TEXT SECTION
Six months to the August 2022 elections, I penned a piece in this space urging the local media to observe and fortify public interest. Give it to them, they did.
As the campaigns peaked, odds were stuck against the press. Kenya Kwanza principals persistently accused media houses – they still do without evidence – of cock-eyed reporting.
In Azimio, there wasn’t much drama. They seemed happy with campaign coverage but their candidate Raila Odinga’s withdrawal from the July 26 presidential debate gave them away.
In a stimulating report titled ‘Media performance and press freedom violations pre, during and post the August 9’, the Media Council of Kenya admits that reporting of the last election was by far professional compared to 2017 and 2013.
Indeed, there were no major hate incidents via mainstream media. Live sessions and debates were properly moderated and there was an honest shot at fairness. What this meant, ideally, is that public interest was the exclusive motivation of the news media that time.

THINGS TO DO
A) Answer these questions using the commentary on media coverage of Kenya's August 2022 elections:
(i) Which principals accused media houses of cock-eyed reporting?
(ii) On what date was the presidential debate that Raila Odinga withdrew from?
(iii) Which two earlier elections does the Media Council of Kenya compare the last election's reporting to?
B) Gather every line of the records that contains the word "back".
The commentary on election coverage and the records that follow it are unrelated material.

INPUT MATERIAL
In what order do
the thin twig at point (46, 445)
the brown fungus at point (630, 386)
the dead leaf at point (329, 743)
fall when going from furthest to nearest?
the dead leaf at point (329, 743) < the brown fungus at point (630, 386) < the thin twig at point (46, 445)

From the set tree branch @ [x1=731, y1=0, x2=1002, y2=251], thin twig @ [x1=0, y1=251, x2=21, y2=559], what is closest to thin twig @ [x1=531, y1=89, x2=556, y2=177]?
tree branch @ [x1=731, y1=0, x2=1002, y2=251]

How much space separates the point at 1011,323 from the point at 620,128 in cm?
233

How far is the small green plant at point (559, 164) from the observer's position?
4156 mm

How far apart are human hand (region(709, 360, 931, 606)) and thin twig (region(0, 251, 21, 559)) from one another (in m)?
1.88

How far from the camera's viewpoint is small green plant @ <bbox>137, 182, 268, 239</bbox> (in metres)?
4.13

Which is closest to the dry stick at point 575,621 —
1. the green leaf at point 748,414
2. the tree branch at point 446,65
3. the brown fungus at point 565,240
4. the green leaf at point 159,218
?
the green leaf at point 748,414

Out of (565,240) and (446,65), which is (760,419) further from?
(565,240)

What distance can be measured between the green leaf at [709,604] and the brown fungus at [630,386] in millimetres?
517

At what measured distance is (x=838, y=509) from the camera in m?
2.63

...

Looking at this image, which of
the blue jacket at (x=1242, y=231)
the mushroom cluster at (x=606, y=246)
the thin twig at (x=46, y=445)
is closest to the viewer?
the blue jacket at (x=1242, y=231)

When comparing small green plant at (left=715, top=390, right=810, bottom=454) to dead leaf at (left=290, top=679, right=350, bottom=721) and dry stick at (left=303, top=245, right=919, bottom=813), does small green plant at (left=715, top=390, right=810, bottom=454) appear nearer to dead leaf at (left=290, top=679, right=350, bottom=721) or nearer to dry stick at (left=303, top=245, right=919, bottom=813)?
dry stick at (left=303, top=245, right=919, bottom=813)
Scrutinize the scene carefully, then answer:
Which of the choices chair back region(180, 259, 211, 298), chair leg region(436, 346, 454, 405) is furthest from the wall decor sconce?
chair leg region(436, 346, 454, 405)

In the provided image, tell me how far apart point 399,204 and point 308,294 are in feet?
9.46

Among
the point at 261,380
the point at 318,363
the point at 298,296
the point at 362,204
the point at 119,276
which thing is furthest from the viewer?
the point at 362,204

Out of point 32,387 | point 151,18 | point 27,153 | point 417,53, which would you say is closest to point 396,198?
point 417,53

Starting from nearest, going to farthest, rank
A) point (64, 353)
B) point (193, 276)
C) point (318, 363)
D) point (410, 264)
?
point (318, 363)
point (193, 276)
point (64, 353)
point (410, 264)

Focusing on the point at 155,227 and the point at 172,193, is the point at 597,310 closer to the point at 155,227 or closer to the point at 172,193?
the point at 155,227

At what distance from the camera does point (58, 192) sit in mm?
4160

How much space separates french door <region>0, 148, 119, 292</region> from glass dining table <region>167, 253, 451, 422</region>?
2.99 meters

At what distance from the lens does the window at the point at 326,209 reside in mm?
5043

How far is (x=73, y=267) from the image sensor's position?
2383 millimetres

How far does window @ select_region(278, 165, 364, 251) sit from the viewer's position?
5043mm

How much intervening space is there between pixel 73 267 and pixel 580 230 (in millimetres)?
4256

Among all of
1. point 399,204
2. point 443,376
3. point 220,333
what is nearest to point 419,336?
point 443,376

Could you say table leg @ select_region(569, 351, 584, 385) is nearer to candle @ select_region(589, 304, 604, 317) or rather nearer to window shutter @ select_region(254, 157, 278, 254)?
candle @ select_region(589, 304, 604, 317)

* * *

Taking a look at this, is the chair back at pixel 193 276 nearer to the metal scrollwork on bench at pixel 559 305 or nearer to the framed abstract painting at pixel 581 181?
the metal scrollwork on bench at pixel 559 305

EXERCISE RESULTS
A)
(i) Kenya Kwanza principals
(ii) July 26
(iii) 2017 and 2013

B)
Which of the choices chair back region(180, 259, 211, 298), chair leg region(436, 346, 454, 405) is furthest from the wall decor sconce?
Taking a look at this, is the chair back at pixel 193 276 nearer to the metal scrollwork on bench at pixel 559 305 or nearer to the framed abstract painting at pixel 581 181?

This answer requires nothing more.